Did you snore a lot? Was your snoring loud and persistent? Were there pauses in your sleep or did you gasp for air?
These are only informal observations to help you determine if an official sleep study might be warranted. If your partner said you were fine or you recorded yourself and didn’t see anything unusual, that doesn’t necessarily mean you are in the clear. You may still want to have an official sleep study done to confirm your initial observations.
Official sleep studies can be done as in-home tests or in-lab tests at a sleep center. In-home tests must be prescribed by a doctor and typically cost $250 to $400.
In-lab tests are more expensive, costing $1,000 to $2,500. The in-lab tests, however, are far more accurate and provide more information for your doctor than an in-home test.
Treating Sleep Apnea
The most common treatment method is the use of CPAP, also known as continuous positive airway pressure. This entails using a CPAP machine and a CPAP mask when you sleep.
If CPAP isn’t tolerated, then oral dental appliances may be used.
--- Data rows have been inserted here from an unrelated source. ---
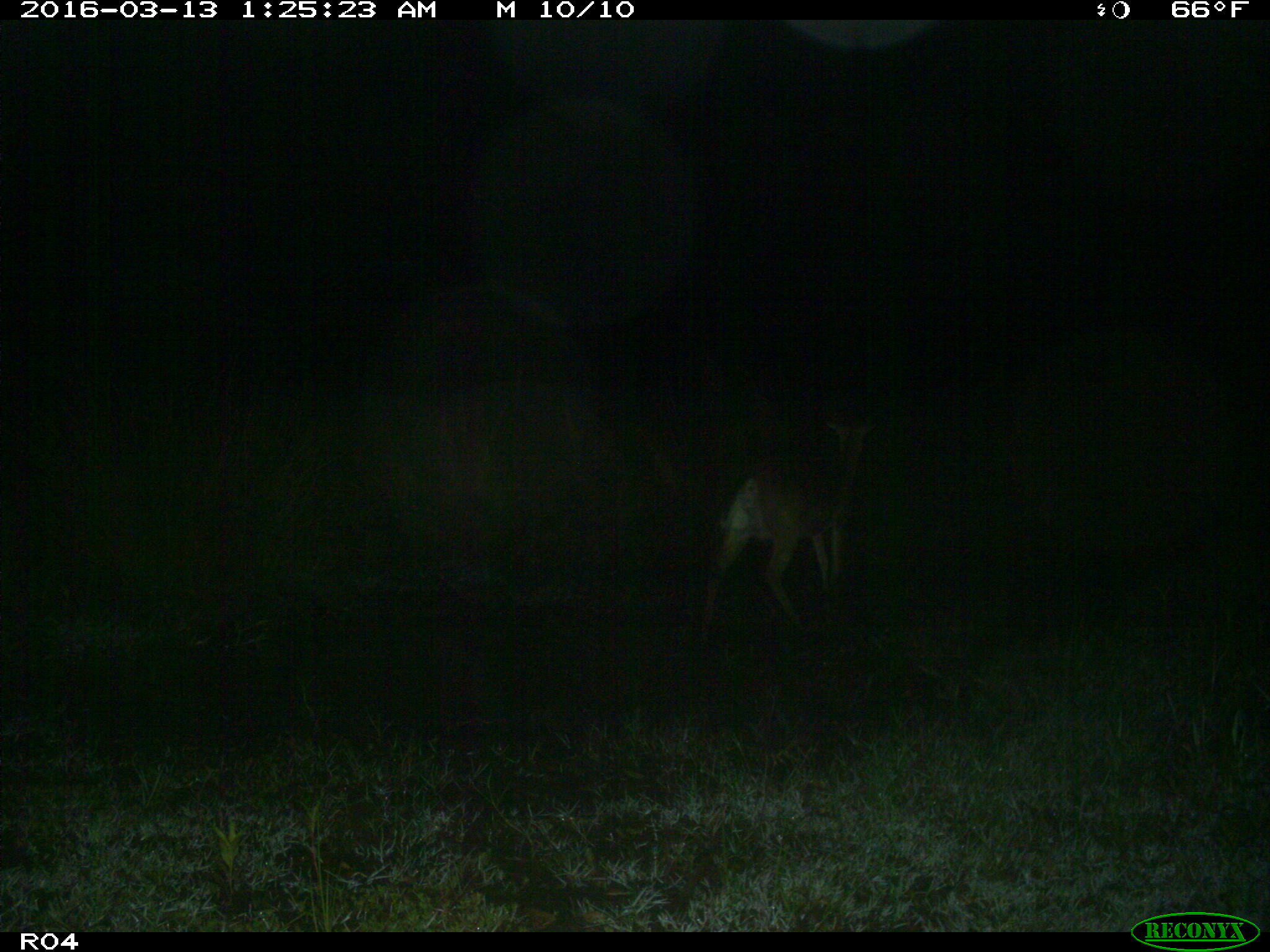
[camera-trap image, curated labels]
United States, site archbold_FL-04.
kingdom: Animalia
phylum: Chordata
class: Mammalia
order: Artiodactyla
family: Cervidae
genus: Odocoileus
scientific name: Odocoileus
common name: deer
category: unidentified deer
Unidentified deer (deer) (Odocoileus).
These are specialized mouth guards that you wear at night that prevent your throat muscles and tissues from collapsing and obstructing your airway. These devices are usually reserved for mild and moderate cases of sleep apnea, however.
A final treatment option is surgery. This involves a surgeon removing excess tissue in your throat or repositioning the muscles in your throat. This is the least appealing option as success rate are low and recovery can be long and painful.
The Bottom Line for AFib Patients
As I mentioned earlier, anywhere from 40-50 percent of AFib patients have sleep apnea. And as I also mentioned, untreated sleep apnea can make your AFib treatments less effective.
For these reasons alone, having a sleep study done is a no-brainer if you have atrial fibrillation! Don’t wait any longer. If nothing else, having one done and finding out you don’t have it will give you peace of mind.